Documento de origem:
_ _ _ _ _

Com três militares na corrida para suceder a um outro militar, Costa Gomes, a campanha acabou por incidir no papel das Forças Armadas, com o 25 de abril sempre presente nos discursos.
Eanes surge associado ao 25 de novembro de 1975, que pôs fim ao processo revolucionário, e a sua candidatura contou com o apoio dos principais partidos (PS, PPD e CDS) e de outros mais pequenos como o MRPP.
Otelo, figura central na revolução que pôs fim a 48 anos de ditadura, surge com uma candidatura associada ao 25 de abril e apoiada por uma coligação de pequenos partidos de extrema-esquerda.
“Eu estou convencido que o general Ramalho Eanes andou a torpedear o 25 de abril e eu próprio algumas vezes estive para o mandar prender, mas o Otelo nunca deixou”, afirmou Pinheiro de Azevedo, primeiro-ministro de então e o único candidato sem apoio partidário, no Porto, citado pelo Diário de Lisboa de 23 de junho de 1976.
O mesmo jornal dá conta de “pedradas e tiros à passagem por Lamego” da caravana de Otelo e de um morto e seis feridos por ocasião de uma deslocação da comitiva de Ramalho Eanes a Évora.
“Um crescendo de violência está a marcar inesperadamente a campanha para as eleições presidenciais: depois dos incidentes no norte do país à passagem da caravana de Otelo Saraiva de Carvalho, a cidade de Évora, que recebia o general Eanes foi ontem (dia 17 de junho) palco de correrias e tiros de que resultaram um morto e seis feridos”, referiu o jornal.
Na etapa final da campanha, Ramalho Eanes garantia em Lisboa, num comício na Alameda, que o fascismo acabou. “Não voltaremos ao período de antes do 25 de abril. O fascismo morreu neste país”, afirmou.
“A campanha correu o melhor possível, excedendo largamente as expectativas que nós tínhamos a princípio. De norte a sul do país e nas ilhas provou-se que continua vivo o espírito de 25 de abril”, disse Otelo à agência ANOP, num balanço de campanha, mostrando-se convicto de que haveria uma segunda volta. Não houve.

_ _ _ _ _

Ação necessária A:
Reproduza sem alterações o trecho do texto sobre a campanha presidencial que começa nas palavras "Eanes surge associado" e termina logo após "partidos de extrema-esquerda.".
Ação necessária B:
Responda, com base no texto sobre a campanha presidencial:
(i) Que partidos apoiaram a candidatura de Eanes?
(ii) Em que local de Lisboa decorreu o comício de Ramalho Eanes na etapa final da campanha?
(iii) A que agência fez Otelo o seu balanço de campanha?
Ação necessária C:
Por favor, prossiga com o texto sobre a campanha presidencial a partir da última frase apresentada.

Bloco de dados:
_ _ _ _ _

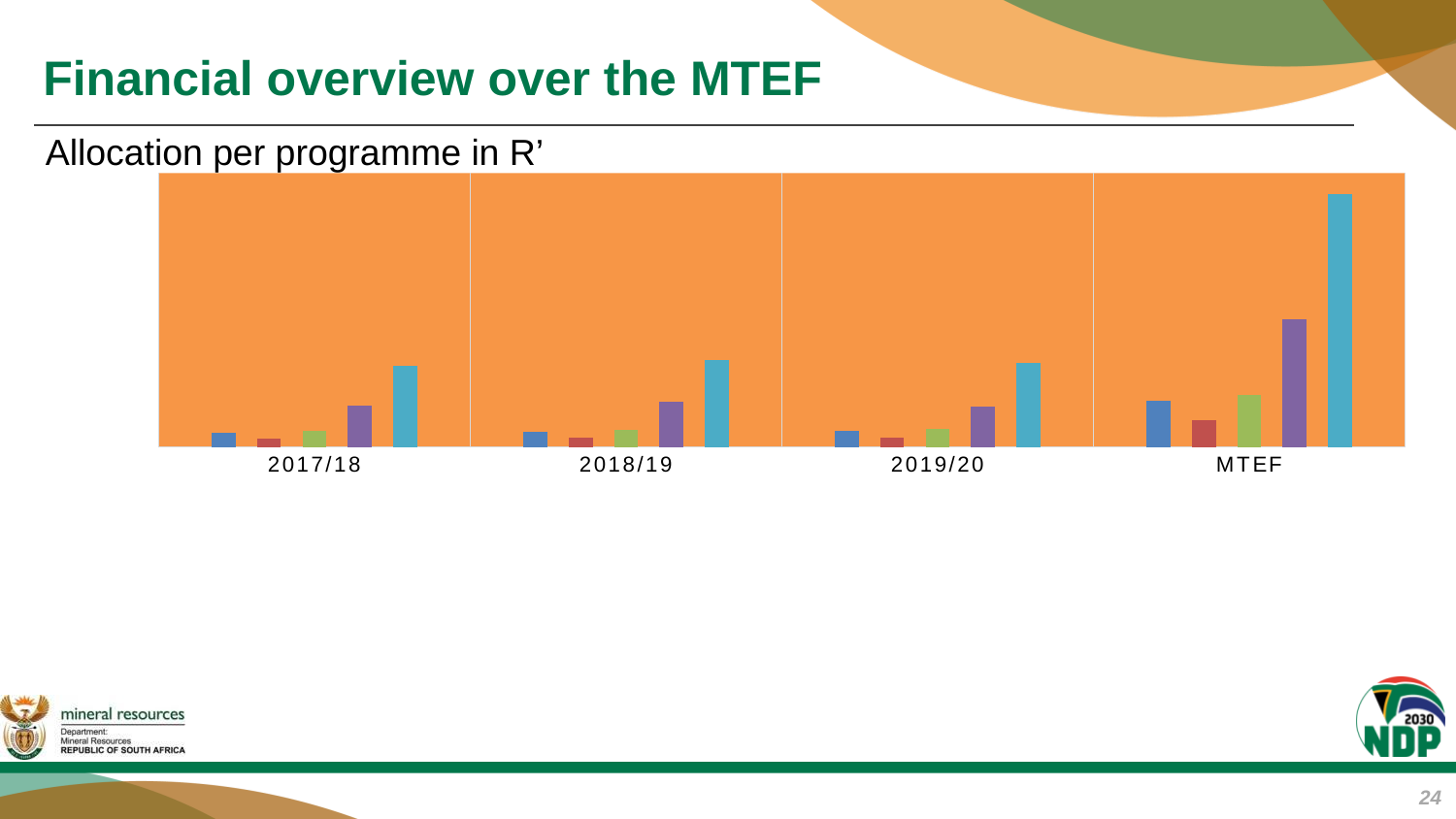
What is the caption written above the chart? Allocation per programme in R' In the 2017/18 group, which coloured bar is the shortest? The red bar What kind of chart is shown on the slide? Bar chart In the MTEF group, is the red bar taller or shorter than the green bar? Shorter How many bars are plotted in each category group of the chart? 5 In the MTEF group, is the purple bar taller or shorter than the light blue bar? Shorter In the 2018/19 group, is the light blue bar taller or shorter than the purple bar? Taller Which category on the x axis contains the tallest bar in the chart? MTEF How many categories are shown along the x axis of the chart? 4 In the MTEF group, which coloured bar is the tallest? The light blue (teal) bar What is the background colour of the chart's plot area? Orange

_ _ _ _ _

Resposta A:
Eanes surge associado ao 25 de novembro de 1975, que pôs fim ao processo revolucionário, e a sua candidatura contou com o apoio dos principais partidos (PS, PPD e CDS) e de outros mais pequenos como o MRPP.
Otelo, figura central na revolução que pôs fim a 48 anos de ditadura, surge com uma candidatura associada ao 25 de abril e apoiada por uma coligação de pequenos partidos de extrema-esquerda.

Resposta B:
(i) O PS, o PPD e o CDS, e outros mais pequenos como o MRPP.
(ii) Na Alameda.
(iii) À agência ANOP.

Resposta C:
Ramalho Eanes foi eleito a 27 de junho de 1976, logo à primeira volta.
1980: Camarate ensombra ‘duelo’ de generais
A morte de Francisco Sá Carneiro e de Adelino Amaro da Costa a 04 de dezembro de 1980 marcou as presidenciais que viriam a ter lugar três dias depois, disputadas por Ramalho Eanes e Soares Carneiro.
O avião onde seguiam o então primeiro-ministro, Francisco Sá Carneiro, e o ministro da Defesa, Adelino Amaro da Costa, que iam assistir a um comício da candidatura de Soares Carneiro, no Porto, caiu em Camarate, quando descolava do aeroporto da Portela, em Lisboa, provocando a morte de todos os ocupantes.
Os candidatos às presidenciais suspenderam as suas campanhas nessa quinta-feira à noite.
A Comissão Nacional de Eleições (CNE) decidiu que a situação decorrente da morte do primeiro-ministro não constituiu “fundamento legal para o adiamento do ato eleitoral” e este realizou-se como previsto a 07 de dezembro de 1980.
As eleições foram disputadas sobretudo por dois generais, António Ramalho Eanes, que se recandidatou a Presidente da República como independente, e o general António Soares Carneiro, considerado um conservador e apoiado pela Aliança Democrática (AD), formada pelo PSD, CDS e PPM e liderada por Sá Carneiro.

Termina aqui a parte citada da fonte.